Elon Musk se convierte en el primer trillonario de la historia tras la salida a bolsa de SpaceX

El empresario Elon Musk acaba de alcanzar un hito sin precedentes en la historia económica mundial: convertirse en la primera persona en acumular una fortuna superior al billón de dólares estadounidenses —un trillón en la escala anglosajona—, impulsado por la histórica salida a bolsa de SpaceX.

La compañía aeroespacial debutó en el Nasdaq con una valoración cercana a los 1,8 billones de dólares y logró recaudar 75.000 millones de dólares en la mayor oferta pública inicial (IPO) registrada hasta la fecha. El entusiasmo de los inversionistas disparó rápidamente el valor de las acciones, llevando la valoración de SpaceX por encima de los 2 billones de dólares en su primer día de cotización.

Gracias a su participación accionaria en SpaceX y a sus inversiones en Tesla, xAI y otras compañías tecnológicas, la fortuna personal de Musk superó los 1,1 billones de dólares, consolidándolo como el hombre más rico del planeta y el primer trillonario registrado en la historia moderna.
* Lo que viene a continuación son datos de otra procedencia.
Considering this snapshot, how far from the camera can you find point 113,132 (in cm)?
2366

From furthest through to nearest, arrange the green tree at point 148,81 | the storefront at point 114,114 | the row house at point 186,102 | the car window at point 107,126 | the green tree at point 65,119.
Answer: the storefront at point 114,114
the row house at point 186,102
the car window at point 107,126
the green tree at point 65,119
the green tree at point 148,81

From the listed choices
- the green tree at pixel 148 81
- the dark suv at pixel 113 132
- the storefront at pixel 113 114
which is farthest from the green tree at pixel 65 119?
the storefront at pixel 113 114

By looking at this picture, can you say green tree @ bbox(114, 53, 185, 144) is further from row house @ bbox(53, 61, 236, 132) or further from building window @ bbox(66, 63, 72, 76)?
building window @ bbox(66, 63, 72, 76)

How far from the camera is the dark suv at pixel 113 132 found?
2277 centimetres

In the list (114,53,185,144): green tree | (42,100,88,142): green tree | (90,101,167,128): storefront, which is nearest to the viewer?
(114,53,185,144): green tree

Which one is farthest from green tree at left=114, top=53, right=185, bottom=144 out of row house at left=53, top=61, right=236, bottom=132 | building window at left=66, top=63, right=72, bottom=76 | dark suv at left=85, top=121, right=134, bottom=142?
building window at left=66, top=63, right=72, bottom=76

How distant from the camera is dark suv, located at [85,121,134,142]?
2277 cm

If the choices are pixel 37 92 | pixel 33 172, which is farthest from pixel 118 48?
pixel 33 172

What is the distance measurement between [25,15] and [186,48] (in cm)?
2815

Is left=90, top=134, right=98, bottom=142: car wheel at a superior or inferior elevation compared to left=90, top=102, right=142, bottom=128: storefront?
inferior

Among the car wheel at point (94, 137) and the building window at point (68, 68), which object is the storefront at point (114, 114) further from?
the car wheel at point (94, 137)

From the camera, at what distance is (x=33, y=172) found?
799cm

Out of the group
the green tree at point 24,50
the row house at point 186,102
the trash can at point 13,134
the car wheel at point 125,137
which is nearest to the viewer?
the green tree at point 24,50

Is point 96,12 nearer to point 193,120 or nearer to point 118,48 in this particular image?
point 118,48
El salto patrimonial se produjo principalmente por el valor de SpaceX, empresa de la que Musk conserva una participación cercana al 40 %, valorada en más de 800.000 millones de dólares tras la salida a bolsa.

Sin embargo, el histórico récord también ha reavivado el debate global sobre la desigualdad económica. Organizaciones como la ONG internacional Oxfam han advertido que la riqueza acumulada por el magnate supera ampliamente la capacidad económica de cientos de millones de personas en el mundo. Según sus estimaciones, un impuesto del 10 % sobre la fortuna proyectada de Musk sería suficiente para financiar durante un año programas destinados a erradicar la pobreza extrema a nivel global.

Aunque las cifras parecen difíciles de dimensionar, la magnitud de su patrimonio ha llevado a comparaciones con economías nacionales enteras. Analistas destacan que Musk posee hoy más riqueza que la suma de los siguientes multimillonarios del planeta y que el valor de sus participaciones empresariales supera el Producto Interno Bruto de numerosos países.

La mayor parte de la fortuna de Musk no corresponde a dinero en efectivo, sino al valor de mercado de sus acciones en compañías como SpaceX, Tesla, xAI, Neuralink y X, la red social anteriormente conocida como Twitter. Esto significa que su patrimonio puede aumentar o disminuir de forma significativa dependiendo del comportamiento de los mercados financieros.

Con este nuevo récord, Elon Musk no solo redefine los límites de la riqueza individual, sino que también se convierte en el símbolo de una era en la que las grandes fortunas tecnológicas alcanzan dimensiones nunca antes vistas en la historia económica mundial.